- _Study text_
• • •

B. The engagement-specific layer

After the checklist, get the things only this engagement has:

  • Stakeholders. Who decides? Who uses it daily? Who’s the sceptic whose buy-in you need? Map them by name.
  • The stress-test scenario. Pin down the one concrete, near-future, high-stakes situation the solution must handle (EFI: an 18-city tour). Every candidate gets walked through this exact scenario in the deep dive. If the user can’t name one, that’s a discovery gap worth closing before you proceed.
  • Stated priorities, verbatim. Capture the customer’s own words about what matters most. Carry these quotes through every later brief and into the final recommendation — they’re the anti-drift anchor.
  • Volume / scale → the Scenario. Records, contacts, events, seats, throughput, seasonality and peak — whatever dimension stresses the tools and drives cost. For a solution-design engagement this is the seed of the shared Scenario, so capture it as ranges (low/expected/high), the same disciplined way you’ll ask the pricing questionnaire later — the uncertainty is the optimistic↔pessimistic spread. Name the day-rate for effort here too; it’s what prices the build buckets (pricing-tco.md).
  • Existing tools / switching constraints. What’s in place, what’s painful, what must be preserved or migrated.
  • Categories. Does this split into multiple tool categories (like EFI’s three) or is it one? This determines how many matrices the explorer holds.

C. Sorting into tiers

Once requirements are gathered, sort every one into a tier and assign each an ID. The four-tier weight table and the full mission.json / criteria.json field shapes live in contract.md — sort here, record there:

  • Hard filter — binary pass/fail, no weight. Failure eliminates. Keep these few and genuinely binary.
  • Critical preference (×5) — the 2–4 per category that actually drive the decision.

• • •

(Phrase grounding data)
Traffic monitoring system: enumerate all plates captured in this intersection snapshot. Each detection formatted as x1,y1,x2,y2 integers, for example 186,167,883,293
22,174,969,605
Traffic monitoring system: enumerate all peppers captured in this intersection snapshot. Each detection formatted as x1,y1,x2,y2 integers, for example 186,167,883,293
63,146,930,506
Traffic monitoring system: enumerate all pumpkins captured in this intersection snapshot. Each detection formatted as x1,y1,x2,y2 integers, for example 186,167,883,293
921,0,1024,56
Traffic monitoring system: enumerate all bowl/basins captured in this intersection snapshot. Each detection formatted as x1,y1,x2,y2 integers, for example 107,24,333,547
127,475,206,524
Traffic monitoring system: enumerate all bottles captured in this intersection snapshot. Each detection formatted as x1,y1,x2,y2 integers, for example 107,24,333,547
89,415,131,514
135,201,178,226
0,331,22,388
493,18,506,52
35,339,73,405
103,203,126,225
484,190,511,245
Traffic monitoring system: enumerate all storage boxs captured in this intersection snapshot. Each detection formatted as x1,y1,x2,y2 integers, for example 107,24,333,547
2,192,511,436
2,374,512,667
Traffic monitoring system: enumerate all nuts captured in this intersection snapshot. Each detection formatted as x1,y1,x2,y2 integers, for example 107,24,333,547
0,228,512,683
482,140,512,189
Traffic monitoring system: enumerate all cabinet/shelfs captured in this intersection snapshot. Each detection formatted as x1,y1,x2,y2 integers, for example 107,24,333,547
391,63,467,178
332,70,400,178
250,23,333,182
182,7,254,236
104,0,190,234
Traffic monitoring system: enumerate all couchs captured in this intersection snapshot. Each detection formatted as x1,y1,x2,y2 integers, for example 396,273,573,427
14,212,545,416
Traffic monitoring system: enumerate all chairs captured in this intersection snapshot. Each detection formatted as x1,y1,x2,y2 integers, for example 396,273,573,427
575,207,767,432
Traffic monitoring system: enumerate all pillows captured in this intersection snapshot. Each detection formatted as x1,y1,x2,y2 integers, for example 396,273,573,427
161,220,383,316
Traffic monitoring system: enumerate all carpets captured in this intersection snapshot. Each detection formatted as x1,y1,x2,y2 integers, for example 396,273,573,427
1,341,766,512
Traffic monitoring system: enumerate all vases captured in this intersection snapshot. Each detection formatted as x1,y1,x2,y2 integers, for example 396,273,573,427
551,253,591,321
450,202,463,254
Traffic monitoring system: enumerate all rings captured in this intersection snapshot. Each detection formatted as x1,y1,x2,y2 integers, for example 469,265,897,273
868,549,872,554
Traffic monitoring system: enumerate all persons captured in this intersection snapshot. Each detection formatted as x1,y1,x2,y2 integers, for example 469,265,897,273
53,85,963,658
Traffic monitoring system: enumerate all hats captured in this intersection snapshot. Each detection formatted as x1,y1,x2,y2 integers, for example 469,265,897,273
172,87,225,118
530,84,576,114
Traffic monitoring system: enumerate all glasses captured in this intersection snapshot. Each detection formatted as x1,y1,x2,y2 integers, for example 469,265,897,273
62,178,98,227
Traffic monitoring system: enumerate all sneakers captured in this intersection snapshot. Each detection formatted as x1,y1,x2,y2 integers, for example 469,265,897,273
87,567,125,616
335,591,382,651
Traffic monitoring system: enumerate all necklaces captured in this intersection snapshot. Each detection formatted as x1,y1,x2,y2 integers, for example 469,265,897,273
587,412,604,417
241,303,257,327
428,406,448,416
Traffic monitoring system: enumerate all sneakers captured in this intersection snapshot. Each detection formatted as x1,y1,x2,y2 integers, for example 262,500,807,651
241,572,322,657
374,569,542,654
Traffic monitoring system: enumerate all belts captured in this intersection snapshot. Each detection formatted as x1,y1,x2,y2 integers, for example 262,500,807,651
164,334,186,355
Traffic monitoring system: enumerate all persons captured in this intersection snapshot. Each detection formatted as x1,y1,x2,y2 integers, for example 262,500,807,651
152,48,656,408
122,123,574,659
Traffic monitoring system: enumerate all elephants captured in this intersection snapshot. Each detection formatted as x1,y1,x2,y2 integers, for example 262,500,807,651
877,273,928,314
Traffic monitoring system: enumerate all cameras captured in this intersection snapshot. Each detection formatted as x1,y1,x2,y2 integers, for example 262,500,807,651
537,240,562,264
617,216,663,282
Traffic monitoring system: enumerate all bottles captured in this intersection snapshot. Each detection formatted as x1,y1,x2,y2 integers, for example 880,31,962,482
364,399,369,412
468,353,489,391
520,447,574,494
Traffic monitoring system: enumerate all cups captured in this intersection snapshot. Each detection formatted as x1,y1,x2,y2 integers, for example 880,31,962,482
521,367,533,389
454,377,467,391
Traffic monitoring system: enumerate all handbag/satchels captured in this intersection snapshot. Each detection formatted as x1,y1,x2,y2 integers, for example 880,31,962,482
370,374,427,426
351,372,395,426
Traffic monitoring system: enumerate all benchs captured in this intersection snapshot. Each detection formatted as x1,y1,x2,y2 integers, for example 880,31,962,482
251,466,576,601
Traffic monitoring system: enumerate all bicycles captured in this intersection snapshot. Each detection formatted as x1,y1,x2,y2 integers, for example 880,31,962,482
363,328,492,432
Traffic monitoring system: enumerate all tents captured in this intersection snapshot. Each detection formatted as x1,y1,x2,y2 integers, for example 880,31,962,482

• • •

- _Exercise set_
(A) Answer these from the requirements-gathering text:
(i) What stress-test scenario is given as the EFI example?
(ii) In what form should volume and scale figures be captured?
(iii) What weight does a critical preference carry?
(B) From the requirements-gathering text, copy word for word the part that opens with the words containing "Once requirements are" and closes with "and genuinely binary.".
(C) Resume the requirements-gathering text after its last sentence, in the same style.

- _Exercise results_
(A)
(i) An 18-city tour.
(ii) As ranges (low/expected/high).
(iii) ×5.

(B)
Once requirements are gathered, sort every one into a tier and assign each an ID. The four-tier weight table and the full mission.json / criteria.json field shapes live in contract.md — sort here, record there:

  • Hard filter — binary pass/fail, no weight. Failure eliminates. Keep these few and genuinely binary.

(C)
  • Standard preference (×3) — important, not a swing factor.
  • Nice-to-have (×1) — useful, not decisive.

Checks before you finish — over-filtering is the most common Phase-2 error and the usual reason a later iteration has to broaden:

  • Is any “hard filter” really a preference? Hard filters are unforgiving; reserve them for things that are truly disqualifying.
  • Did you assume a filter the user never stated? It’s easy to promote something to a hard (or strong) filter that was never actually a constraint for this user — and a wrong filter silently eliminates good options. If you can’t point to the user confirming it, it isn’t one yet.
  • Is a hard filter actually several filters in a trenchcoat? A filter that bundles distinct capabilities (“must serve as their whole web presence” really meant discovery and a trust/about surface and booking) lets a tool pass by clearing only one of them — and the gap surfaces later, in use, as an expensive surprise. Decompose compound filters into the real capabilities and filter on each.
  • Will each preference actually differentiate? If you expect every candidate to score 4–5 on a criterion, it’s dead weight — sharpen the rubric (what separates a 3 from a 5?) or drop it.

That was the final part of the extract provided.